Eiffage (Frankreich) – 14,06 Milliarden Euro Umsatz

Neben einigen TGV-Trassen gehört auch die Erweiterung des EU-Parlaments zu den großen Projekten des Konzerns. In Deutschland sind rund 3.000 Eiffage-Mitarbeiter beschäftigt.

Platz 4

Skanska (Schweden) - 16,36 Milliarden Euro Umsatz

Kaum eine Straße, ein Kraftwerk oder Bürogebäude in Schweden ist ohne Beteiligung des skandinavischen Bauriesen entstanden. Auch international sind die Schweden aus Solna mittlerweile breit aufgestellt.

Platz 3

Bouygues (Frankreich) - 32,43 Milliarden Euro Umsatz

Neben Immobilien und dem Straßenbau ist der Pariser Konzern Großaktionär des französischen Fernsehsenders TF1. 2015 musste das Unternehmen im Vergleich zum Vorjahr leichte Umsatzeinbußen hinnehmen.

Platz 2

ACS (Spanien) - 34,93 Milliarden Euro Umsatz

Die Spanier haben in den vergangenen Jahren ein rasantes Wachstum hingelegt. Allein in den vergangenen drei Jahren stieg der Umsatz um rund zehn Milliarden Euro und ACS klettert das Treppchen weiter hoch. Zum Konzern gehört auch das deutsche Unternehmen Hochtief.

Platz 1

Vinci (Frankreich) – 38,52 Milliarden Euro Umsatz

Der größte Baukonzern Europas ist auch der größte Baukonzern der Welt und in der Kleinstadt Rueil-Malmaison nahe Paris beheimatet. Dem Konzern gehört unter anderem die Hälfte aller französischen Autobahnen. 2015 verzeichnete das Unternehmen ein Umsatzminus von knapp 0,5 Prozent.

Quelle: Deloitte

Die öffentliche Hand investiert in Australien stark in den Ausbau des Verkehrsnetzes, wovon die Hochtief-Tochter profitiert. Aber auch Zukäufe sind ein Thema. Derzeit versucht Cimic, das auf das Minen-Geschäft spezialisierte Unternehmen Macmahon Holdings zu schlucken. Cimic kauft zudem eigene Aktien zurück. Mit dem Rückkaufprogramm könnte der Einfluss Hochtiefs auf die Tochter wachsen. Denn werden die zurückgekauften Aktien eingezogen, steigt der Anteil des Essener Konzerns an Cimic.
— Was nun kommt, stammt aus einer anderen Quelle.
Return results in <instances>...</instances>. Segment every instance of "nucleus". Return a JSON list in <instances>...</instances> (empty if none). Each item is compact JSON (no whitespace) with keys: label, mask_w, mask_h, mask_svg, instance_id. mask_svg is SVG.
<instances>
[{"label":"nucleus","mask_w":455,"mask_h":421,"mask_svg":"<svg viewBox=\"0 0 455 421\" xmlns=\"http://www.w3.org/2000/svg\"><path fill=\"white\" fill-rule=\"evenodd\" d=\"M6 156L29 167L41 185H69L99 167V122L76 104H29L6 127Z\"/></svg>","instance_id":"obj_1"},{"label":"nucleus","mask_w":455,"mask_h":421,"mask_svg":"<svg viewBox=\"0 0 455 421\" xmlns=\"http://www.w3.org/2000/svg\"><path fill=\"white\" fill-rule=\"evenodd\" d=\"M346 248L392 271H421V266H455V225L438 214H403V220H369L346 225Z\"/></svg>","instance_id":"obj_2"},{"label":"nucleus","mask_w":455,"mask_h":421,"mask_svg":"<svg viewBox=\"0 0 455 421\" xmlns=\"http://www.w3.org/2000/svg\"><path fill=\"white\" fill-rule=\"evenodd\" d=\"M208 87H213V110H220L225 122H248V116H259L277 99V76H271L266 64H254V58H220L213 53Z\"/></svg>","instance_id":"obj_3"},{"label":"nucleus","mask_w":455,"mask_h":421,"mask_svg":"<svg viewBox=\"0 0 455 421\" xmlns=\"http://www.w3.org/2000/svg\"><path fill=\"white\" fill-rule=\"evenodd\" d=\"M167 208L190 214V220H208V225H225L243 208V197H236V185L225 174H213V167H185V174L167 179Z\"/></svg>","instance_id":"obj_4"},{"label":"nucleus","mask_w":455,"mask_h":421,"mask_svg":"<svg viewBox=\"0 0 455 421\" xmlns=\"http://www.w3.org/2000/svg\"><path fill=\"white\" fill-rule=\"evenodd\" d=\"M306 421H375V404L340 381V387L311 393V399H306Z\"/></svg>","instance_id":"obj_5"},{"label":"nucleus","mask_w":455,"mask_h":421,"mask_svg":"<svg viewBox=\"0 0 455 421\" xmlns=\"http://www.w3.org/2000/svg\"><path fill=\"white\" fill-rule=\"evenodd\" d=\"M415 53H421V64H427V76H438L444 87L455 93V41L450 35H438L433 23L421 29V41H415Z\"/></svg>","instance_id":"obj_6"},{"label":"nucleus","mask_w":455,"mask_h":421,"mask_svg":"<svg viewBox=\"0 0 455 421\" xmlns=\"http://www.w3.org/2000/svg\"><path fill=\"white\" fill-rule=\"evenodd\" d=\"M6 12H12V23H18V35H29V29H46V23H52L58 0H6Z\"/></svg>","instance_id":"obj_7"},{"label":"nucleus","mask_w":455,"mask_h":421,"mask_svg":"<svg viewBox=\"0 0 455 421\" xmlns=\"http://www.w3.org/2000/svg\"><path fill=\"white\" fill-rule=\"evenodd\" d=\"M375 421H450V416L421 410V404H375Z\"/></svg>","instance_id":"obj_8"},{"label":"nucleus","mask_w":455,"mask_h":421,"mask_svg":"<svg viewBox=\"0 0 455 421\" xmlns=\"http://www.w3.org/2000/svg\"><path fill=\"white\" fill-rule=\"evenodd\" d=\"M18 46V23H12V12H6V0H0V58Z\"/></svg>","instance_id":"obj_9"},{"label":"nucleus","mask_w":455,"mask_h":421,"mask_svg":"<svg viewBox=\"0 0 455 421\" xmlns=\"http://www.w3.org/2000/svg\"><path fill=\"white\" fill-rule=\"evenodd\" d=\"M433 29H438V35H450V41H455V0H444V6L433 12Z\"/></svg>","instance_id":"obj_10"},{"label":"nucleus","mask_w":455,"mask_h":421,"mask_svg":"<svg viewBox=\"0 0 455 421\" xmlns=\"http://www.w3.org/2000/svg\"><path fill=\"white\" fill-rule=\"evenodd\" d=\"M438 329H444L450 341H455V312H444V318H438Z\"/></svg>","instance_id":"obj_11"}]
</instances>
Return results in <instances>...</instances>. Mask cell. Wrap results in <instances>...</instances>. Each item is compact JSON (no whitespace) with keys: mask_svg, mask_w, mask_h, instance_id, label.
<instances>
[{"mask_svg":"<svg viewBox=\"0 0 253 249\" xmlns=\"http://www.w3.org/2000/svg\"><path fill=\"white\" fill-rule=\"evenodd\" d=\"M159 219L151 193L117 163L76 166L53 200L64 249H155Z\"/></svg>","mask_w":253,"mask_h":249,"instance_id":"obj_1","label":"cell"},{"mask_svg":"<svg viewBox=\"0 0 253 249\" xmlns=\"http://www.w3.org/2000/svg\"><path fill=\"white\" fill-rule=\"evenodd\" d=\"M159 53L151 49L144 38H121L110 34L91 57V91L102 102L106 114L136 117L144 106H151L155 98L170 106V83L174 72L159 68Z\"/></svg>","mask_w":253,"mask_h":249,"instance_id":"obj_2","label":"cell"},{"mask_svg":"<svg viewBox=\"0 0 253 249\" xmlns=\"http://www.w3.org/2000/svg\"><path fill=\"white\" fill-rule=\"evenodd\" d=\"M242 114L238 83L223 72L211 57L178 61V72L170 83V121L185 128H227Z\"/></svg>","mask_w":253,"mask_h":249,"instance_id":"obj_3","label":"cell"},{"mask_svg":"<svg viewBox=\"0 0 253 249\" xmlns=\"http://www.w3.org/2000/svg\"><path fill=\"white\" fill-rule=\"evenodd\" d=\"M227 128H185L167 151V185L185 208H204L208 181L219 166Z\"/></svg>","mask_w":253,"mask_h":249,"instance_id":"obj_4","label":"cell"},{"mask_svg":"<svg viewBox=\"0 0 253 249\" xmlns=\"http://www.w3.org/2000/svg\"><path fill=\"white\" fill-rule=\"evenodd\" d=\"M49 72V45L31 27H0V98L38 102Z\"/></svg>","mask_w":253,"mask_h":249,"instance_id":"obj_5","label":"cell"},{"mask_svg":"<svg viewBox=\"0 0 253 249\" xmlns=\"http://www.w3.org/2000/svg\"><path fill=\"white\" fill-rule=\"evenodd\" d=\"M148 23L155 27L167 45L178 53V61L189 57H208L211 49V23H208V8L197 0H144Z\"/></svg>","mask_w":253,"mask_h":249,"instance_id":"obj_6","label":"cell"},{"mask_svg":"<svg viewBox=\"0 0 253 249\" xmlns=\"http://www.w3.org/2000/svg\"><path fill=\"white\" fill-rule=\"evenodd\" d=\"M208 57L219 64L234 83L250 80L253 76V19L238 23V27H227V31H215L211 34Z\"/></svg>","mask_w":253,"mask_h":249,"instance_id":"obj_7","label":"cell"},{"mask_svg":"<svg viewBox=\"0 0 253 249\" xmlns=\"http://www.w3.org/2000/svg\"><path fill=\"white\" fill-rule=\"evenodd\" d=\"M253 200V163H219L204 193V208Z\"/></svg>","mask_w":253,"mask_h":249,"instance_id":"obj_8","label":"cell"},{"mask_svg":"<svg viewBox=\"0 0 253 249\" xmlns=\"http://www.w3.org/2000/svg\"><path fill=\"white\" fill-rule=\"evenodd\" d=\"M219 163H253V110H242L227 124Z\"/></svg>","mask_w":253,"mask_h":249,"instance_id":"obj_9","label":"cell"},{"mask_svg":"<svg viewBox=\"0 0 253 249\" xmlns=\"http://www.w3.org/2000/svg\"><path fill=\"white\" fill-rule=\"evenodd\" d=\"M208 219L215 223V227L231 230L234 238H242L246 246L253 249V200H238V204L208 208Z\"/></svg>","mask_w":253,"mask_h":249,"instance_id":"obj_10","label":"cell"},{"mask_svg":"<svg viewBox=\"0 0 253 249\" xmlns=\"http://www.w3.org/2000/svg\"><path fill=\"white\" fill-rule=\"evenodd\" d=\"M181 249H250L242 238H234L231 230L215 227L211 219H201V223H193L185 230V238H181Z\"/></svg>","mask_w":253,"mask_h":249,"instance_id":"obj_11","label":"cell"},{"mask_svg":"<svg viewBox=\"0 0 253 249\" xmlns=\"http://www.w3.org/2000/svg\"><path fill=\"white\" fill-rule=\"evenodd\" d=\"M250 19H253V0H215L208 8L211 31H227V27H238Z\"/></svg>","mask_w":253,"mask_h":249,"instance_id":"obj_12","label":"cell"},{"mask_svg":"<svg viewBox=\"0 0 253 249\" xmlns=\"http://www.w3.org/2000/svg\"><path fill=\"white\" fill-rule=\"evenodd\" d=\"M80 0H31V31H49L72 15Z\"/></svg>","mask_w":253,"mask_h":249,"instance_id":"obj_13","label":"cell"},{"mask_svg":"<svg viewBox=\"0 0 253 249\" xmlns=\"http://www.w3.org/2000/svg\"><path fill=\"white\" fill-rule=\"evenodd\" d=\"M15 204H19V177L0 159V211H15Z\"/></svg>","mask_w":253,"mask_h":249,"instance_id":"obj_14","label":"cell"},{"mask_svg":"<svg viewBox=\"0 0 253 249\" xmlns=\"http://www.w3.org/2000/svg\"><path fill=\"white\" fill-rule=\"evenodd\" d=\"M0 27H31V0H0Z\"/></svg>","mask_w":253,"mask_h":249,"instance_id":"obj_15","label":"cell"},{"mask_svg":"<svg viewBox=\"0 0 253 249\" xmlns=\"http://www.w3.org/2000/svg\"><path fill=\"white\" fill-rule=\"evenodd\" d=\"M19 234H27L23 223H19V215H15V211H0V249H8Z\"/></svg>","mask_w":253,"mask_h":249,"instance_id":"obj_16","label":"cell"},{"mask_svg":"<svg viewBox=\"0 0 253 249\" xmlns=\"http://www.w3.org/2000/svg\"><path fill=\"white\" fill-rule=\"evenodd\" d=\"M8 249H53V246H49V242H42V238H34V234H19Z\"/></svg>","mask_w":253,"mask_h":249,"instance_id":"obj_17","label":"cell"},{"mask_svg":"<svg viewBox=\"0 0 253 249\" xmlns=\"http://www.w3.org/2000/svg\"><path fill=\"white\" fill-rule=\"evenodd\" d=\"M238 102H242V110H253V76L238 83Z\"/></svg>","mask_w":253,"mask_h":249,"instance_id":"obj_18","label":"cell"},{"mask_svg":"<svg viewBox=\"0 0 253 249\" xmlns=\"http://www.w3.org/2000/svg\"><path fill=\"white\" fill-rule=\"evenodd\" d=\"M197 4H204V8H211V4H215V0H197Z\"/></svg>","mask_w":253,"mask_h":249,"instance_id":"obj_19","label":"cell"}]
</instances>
Hochtief kontrolliert bereits über 72 Prozent der Cimic-Anteile. Der zur spanischen ACS-Gruppe gehörende Hochtief-Konzern hatte ebenfalls eigene Aktien zurückgekauft. Dadurch könnte sich der Griff von ACS um Deutschlands größten Baukonzern und damit auch um Cimic festigen.